"Pick me up—pick me up!" cried the patient. "I'm all in atoms. You would not believe me once that I was made in these parts of glass. Ah, you see now the melancholy evidence of the fact!"

We held him steady, and he rolled his eyes from side to side, surveying the broken fragments of his vitrified substance with symptoms of horror. I noticed the hair on his head rise and stand as stiff as porcupine quills, and all his body was shaken by tremors that seemed to reach his heart. After allowing the conviction that the appendage was absolutely broken to take proper root in his mind—

"You are cured," said I. "The glass lies about you, and your body is entire. I was right in my diagnosis. It is proved; the glass was a mere covering—a species of fourth skin over the epidermis; and, being gone, the natural body is freed from the encumbrance. Rise and judge for yourself."

These words, with the slow progress of his own mental workings, and, above all, the sound and sight of the glass, wrought wonders. He rose deliberately from his seat—examined himself—looked around him—turned and re-turned—looked at me and my assistants—at his wife, who had come in wondering at the noise and strange appearance of the glass—and at the broken evidence, at once of his disorder and his cure.

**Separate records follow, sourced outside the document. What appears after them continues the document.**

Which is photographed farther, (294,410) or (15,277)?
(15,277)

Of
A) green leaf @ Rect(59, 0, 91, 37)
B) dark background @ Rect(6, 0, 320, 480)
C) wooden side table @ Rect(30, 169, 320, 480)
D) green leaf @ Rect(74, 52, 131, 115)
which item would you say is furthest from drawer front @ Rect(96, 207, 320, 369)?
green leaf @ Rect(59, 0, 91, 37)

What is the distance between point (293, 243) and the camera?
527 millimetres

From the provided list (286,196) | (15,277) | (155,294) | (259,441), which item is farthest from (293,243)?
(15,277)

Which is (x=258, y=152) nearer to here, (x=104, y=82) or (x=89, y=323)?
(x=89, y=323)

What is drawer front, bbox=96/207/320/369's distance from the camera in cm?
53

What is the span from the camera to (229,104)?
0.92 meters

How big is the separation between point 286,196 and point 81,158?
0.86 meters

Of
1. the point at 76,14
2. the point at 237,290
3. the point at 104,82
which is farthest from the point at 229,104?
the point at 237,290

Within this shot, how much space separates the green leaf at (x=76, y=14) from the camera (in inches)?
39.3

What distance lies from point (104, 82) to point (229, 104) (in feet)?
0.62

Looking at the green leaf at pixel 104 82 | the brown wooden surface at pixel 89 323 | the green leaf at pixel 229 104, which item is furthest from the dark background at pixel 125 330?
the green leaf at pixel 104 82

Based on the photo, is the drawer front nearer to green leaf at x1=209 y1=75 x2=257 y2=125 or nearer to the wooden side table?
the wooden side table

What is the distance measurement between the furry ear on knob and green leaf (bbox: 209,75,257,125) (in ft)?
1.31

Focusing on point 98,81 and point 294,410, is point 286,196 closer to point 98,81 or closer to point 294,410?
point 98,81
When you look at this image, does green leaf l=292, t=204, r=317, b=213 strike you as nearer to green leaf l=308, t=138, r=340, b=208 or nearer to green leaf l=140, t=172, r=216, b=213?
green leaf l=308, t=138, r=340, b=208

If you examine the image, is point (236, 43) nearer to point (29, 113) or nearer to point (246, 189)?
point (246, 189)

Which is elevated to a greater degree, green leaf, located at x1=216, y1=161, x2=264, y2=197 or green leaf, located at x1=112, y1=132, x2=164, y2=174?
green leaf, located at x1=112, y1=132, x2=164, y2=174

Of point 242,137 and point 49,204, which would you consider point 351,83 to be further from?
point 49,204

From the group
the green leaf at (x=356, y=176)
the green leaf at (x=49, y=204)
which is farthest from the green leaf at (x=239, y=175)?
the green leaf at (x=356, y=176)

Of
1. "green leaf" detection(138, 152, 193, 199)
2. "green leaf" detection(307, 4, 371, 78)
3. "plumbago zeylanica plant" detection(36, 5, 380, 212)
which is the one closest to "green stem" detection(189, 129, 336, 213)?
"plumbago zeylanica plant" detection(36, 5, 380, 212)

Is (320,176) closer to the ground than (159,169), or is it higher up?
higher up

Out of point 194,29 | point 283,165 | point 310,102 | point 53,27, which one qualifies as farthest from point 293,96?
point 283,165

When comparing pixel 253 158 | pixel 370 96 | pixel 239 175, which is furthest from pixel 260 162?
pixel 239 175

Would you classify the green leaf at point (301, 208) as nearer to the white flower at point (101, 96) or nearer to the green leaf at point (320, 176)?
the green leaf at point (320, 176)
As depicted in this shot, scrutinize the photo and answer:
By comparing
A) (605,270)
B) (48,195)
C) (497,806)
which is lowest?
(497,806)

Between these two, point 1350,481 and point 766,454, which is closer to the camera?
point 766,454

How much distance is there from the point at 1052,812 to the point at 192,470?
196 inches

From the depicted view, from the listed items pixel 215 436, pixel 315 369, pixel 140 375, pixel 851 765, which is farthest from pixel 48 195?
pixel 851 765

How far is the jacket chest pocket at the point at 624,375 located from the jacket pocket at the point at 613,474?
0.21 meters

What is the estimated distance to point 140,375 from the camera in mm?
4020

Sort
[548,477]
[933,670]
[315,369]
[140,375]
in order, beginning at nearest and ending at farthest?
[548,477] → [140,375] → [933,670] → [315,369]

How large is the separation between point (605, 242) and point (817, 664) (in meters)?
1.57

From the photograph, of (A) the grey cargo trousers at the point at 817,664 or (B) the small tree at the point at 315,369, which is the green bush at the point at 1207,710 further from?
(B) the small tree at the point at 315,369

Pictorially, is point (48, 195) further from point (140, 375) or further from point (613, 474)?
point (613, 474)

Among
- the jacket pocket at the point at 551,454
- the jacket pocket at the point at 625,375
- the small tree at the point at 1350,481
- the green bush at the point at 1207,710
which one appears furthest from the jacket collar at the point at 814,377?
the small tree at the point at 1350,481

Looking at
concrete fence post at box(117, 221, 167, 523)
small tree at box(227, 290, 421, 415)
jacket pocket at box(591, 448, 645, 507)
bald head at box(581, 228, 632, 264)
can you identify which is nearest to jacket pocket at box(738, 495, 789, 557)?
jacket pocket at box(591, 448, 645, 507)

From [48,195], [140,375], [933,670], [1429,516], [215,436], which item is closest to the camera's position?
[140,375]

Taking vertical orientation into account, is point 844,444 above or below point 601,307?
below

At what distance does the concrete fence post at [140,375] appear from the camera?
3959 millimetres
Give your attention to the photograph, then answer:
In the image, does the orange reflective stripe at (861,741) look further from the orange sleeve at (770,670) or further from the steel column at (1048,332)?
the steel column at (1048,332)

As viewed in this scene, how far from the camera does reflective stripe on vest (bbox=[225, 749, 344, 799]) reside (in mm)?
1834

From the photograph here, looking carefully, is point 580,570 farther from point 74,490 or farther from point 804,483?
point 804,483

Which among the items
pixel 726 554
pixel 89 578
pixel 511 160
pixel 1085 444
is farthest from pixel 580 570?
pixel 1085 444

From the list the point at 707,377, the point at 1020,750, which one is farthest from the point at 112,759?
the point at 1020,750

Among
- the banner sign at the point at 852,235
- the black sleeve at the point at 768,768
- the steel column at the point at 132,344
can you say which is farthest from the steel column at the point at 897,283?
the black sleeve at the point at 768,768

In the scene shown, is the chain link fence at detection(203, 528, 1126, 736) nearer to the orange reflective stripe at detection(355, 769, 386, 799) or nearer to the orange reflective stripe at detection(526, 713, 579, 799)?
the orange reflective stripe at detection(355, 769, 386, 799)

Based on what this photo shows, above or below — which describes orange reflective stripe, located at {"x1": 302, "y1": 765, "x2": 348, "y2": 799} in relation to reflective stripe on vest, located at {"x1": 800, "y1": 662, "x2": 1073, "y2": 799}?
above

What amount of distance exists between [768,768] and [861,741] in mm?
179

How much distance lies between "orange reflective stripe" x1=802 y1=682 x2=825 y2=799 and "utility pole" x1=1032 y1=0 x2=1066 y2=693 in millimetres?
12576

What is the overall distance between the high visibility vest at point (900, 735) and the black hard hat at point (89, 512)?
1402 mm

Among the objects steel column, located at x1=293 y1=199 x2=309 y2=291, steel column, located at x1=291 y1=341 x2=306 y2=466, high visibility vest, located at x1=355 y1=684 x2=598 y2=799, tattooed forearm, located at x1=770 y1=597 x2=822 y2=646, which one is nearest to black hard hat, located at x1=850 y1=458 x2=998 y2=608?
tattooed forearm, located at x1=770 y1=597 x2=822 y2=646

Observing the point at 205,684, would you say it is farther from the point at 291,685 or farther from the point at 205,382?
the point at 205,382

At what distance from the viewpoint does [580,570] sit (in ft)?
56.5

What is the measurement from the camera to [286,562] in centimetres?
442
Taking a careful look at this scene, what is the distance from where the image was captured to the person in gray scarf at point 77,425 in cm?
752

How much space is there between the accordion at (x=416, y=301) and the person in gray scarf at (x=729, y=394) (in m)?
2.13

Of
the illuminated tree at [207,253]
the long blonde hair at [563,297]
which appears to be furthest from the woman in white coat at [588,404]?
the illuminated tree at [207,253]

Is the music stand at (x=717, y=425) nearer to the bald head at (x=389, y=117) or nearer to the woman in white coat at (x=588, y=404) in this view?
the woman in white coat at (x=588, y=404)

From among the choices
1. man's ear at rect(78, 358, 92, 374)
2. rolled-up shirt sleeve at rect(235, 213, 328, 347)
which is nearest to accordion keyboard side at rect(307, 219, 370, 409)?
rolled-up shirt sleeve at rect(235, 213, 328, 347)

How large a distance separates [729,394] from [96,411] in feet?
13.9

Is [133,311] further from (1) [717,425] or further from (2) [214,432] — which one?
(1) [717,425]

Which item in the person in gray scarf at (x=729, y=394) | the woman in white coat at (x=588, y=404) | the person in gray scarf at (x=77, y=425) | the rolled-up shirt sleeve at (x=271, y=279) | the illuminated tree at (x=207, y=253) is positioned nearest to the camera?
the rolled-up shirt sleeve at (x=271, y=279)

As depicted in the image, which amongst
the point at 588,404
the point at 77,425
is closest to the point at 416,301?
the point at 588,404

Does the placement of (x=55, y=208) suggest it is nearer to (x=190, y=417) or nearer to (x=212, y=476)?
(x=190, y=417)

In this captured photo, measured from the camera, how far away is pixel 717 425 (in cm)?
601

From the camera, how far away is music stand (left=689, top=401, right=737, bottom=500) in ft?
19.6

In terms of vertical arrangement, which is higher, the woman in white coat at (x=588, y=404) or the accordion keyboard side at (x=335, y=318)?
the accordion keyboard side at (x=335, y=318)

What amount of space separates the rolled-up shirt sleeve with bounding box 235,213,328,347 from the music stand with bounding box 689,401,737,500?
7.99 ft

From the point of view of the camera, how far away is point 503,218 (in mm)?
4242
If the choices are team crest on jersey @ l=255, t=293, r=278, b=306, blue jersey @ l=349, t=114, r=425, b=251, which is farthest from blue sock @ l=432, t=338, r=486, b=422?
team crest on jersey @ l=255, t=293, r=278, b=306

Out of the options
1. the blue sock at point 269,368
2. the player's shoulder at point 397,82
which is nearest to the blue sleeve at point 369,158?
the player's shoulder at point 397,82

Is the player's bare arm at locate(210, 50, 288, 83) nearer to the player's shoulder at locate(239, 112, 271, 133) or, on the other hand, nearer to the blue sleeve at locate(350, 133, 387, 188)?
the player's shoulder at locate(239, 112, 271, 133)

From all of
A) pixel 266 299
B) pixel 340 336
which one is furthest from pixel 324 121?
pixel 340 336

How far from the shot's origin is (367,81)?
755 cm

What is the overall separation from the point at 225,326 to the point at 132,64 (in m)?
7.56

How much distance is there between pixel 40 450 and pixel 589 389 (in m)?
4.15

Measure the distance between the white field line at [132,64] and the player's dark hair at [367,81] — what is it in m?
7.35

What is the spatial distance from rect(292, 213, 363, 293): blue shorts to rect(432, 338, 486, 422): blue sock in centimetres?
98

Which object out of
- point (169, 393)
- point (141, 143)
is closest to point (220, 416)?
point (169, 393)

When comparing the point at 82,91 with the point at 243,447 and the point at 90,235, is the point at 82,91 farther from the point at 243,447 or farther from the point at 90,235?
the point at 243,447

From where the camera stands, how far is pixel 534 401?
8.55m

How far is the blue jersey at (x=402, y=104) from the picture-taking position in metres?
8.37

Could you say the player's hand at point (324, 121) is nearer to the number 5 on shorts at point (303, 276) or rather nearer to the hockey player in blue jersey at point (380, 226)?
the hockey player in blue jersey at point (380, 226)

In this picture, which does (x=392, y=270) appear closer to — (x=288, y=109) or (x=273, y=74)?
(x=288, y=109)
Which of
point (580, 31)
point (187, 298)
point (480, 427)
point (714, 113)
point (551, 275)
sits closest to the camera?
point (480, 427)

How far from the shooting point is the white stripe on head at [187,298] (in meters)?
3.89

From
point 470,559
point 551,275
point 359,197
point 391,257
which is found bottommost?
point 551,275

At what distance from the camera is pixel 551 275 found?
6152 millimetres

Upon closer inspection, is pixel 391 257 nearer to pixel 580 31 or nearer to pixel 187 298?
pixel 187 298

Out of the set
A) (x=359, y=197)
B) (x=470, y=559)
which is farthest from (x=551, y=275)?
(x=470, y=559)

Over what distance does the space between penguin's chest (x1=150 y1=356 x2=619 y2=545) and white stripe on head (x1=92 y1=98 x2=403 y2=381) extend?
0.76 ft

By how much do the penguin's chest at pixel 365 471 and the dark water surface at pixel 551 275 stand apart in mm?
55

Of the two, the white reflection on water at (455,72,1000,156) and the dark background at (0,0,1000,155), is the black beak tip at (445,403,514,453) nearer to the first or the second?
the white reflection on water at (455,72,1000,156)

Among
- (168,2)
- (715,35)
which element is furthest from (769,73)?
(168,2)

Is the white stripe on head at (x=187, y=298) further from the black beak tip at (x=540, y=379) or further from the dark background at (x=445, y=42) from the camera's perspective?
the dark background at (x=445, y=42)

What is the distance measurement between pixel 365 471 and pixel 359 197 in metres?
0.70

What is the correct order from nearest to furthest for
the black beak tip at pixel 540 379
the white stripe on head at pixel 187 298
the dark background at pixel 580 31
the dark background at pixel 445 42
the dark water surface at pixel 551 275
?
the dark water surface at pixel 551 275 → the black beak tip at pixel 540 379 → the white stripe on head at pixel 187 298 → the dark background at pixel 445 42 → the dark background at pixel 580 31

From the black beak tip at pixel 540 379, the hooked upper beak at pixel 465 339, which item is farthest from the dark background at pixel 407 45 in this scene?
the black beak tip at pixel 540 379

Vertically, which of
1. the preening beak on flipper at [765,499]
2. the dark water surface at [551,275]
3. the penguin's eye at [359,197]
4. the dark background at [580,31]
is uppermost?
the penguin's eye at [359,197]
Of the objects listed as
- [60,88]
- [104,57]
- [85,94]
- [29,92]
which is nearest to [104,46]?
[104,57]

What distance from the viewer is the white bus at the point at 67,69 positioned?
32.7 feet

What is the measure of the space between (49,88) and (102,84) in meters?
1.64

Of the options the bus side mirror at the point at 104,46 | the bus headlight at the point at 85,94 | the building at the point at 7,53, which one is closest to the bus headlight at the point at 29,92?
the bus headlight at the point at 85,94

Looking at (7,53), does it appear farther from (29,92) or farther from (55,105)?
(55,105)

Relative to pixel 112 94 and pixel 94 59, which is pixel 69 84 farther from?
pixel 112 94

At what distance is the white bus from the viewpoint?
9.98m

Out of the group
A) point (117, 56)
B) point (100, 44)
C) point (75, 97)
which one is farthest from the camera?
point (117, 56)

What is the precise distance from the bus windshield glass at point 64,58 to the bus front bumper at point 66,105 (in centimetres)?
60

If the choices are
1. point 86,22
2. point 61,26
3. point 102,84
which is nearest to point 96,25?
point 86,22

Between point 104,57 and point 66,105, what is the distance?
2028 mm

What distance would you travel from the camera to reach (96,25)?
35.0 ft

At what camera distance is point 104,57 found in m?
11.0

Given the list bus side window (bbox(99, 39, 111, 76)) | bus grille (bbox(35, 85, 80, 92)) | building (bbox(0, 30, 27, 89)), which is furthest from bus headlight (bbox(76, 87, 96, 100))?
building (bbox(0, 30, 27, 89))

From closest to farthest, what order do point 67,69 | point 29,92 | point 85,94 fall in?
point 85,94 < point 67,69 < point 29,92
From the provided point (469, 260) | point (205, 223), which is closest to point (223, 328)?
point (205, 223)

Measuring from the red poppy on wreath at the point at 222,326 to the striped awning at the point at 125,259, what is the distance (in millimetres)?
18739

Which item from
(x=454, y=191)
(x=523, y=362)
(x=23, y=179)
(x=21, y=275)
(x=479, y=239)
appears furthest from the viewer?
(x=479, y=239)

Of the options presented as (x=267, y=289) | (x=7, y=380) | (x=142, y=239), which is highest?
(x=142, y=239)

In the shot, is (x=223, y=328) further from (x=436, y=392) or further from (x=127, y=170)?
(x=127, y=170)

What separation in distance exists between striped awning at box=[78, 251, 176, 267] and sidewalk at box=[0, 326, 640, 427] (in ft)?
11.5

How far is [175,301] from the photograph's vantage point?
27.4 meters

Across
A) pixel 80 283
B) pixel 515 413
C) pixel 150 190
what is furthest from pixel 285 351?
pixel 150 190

"This is most wonderful!" he at last ejaculated. "Margaret, woman, look at that! Where is your scepticism now, your laughs, and your jeers, and your vain efforts to shake my belief? This may teach you sobriety of thought, and inspire you with confidence in my opinions. I was never deceived in my life. Man never found me wrong: and here is my last victory over the foolish prejudices of all my neighbours."

Saying this, he took a part of the glass, and turned it round in his hand.

"Perfect, pure, brittle glass," he continued. "A pier-glass might have been made of it."

"I would rather say a convex mirror, Mr G——," said I, laughing, contrary to my professional gravity.

"But, doctor," said he, "why were you so hard of belief? It was long ere you would believe me. I have conquered you too; but, I must confess, you have conquered my disease."

"Yes; I have mastered it at last," said I; "it will never trouble you again. Would you have the goodness to allow me to take a part of the fragments home with me, to put in my museum."